All of the material below is to be retyped exactly.

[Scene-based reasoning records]
┏━━
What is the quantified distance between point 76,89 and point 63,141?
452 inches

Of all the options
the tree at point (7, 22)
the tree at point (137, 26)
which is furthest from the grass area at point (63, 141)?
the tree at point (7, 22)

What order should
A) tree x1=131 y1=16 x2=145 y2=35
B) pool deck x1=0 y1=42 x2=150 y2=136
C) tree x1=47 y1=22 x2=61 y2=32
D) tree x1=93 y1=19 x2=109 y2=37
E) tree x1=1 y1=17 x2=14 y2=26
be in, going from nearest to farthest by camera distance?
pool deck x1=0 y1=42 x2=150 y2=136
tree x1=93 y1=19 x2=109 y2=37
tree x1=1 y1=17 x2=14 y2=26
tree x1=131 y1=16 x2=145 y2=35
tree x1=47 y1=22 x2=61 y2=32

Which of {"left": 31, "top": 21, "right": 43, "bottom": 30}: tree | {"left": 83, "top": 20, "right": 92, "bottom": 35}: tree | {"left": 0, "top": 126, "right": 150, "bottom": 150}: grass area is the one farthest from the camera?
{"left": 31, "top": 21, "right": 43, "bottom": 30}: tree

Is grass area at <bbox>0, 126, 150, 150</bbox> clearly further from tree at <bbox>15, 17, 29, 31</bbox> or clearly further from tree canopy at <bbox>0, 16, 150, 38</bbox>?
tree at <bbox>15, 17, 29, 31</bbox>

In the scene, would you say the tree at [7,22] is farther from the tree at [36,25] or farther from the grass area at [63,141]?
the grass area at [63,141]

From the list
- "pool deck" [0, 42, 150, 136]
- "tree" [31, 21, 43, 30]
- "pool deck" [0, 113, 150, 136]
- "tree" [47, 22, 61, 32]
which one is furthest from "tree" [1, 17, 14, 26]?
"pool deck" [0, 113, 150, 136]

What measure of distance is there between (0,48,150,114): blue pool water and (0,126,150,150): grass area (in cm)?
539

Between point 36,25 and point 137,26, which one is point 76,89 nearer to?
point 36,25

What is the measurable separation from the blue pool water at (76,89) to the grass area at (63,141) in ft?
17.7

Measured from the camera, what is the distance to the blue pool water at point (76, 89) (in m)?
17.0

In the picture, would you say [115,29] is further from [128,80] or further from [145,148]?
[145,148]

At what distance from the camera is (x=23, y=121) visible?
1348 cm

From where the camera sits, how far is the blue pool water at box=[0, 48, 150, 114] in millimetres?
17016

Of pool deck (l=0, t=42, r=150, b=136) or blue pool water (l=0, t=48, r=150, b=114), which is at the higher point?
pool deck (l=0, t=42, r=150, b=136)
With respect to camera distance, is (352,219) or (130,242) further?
┗━━
* _Exercise response_
What is the quantified distance between point 76,89 and point 63,141?
452 inches

Of all the options
the tree at point (7, 22)
the tree at point (137, 26)
which is furthest from the grass area at point (63, 141)?
the tree at point (7, 22)

What order should
A) tree x1=131 y1=16 x2=145 y2=35
B) pool deck x1=0 y1=42 x2=150 y2=136
C) tree x1=47 y1=22 x2=61 y2=32
D) tree x1=93 y1=19 x2=109 y2=37
E) tree x1=1 y1=17 x2=14 y2=26
be in, going from nearest to farthest by camera distance?
pool deck x1=0 y1=42 x2=150 y2=136
tree x1=93 y1=19 x2=109 y2=37
tree x1=1 y1=17 x2=14 y2=26
tree x1=131 y1=16 x2=145 y2=35
tree x1=47 y1=22 x2=61 y2=32

Which of {"left": 31, "top": 21, "right": 43, "bottom": 30}: tree | {"left": 83, "top": 20, "right": 92, "bottom": 35}: tree | {"left": 0, "top": 126, "right": 150, "bottom": 150}: grass area is the one farthest from the camera?
{"left": 31, "top": 21, "right": 43, "bottom": 30}: tree

Is grass area at <bbox>0, 126, 150, 150</bbox> clearly further from tree at <bbox>15, 17, 29, 31</bbox> or clearly further from tree canopy at <bbox>0, 16, 150, 38</bbox>?
tree at <bbox>15, 17, 29, 31</bbox>

In the scene, would you say the tree at [7,22] is farther from the tree at [36,25] or farther from the grass area at [63,141]?
the grass area at [63,141]

From the list
- "pool deck" [0, 42, 150, 136]
- "tree" [31, 21, 43, 30]
- "pool deck" [0, 113, 150, 136]
- "tree" [47, 22, 61, 32]
which one is furthest from "tree" [1, 17, 14, 26]?
"pool deck" [0, 113, 150, 136]

What measure of distance is there between (0,48,150,114): blue pool water and (0,126,150,150): grass area (in cm)?
539

Between point 36,25 and point 137,26, which one is point 76,89 nearer to?
point 36,25

What is the measurable separation from the blue pool water at (76,89) to the grass area at (63,141) in ft?
17.7

Measured from the camera, what is the distance to the blue pool water at point (76, 89) (in m)?
17.0

In the picture, would you say [115,29] is further from [128,80] or further from [145,148]?
[145,148]

At what distance from the camera is (x=23, y=121) visible?
1348 cm

From where the camera sits, how far is the blue pool water at box=[0, 48, 150, 114] in millimetres?
17016

Of pool deck (l=0, t=42, r=150, b=136) or blue pool water (l=0, t=48, r=150, b=114), which is at the higher point?
pool deck (l=0, t=42, r=150, b=136)
With respect to camera distance, is (352,219) or (130,242) further?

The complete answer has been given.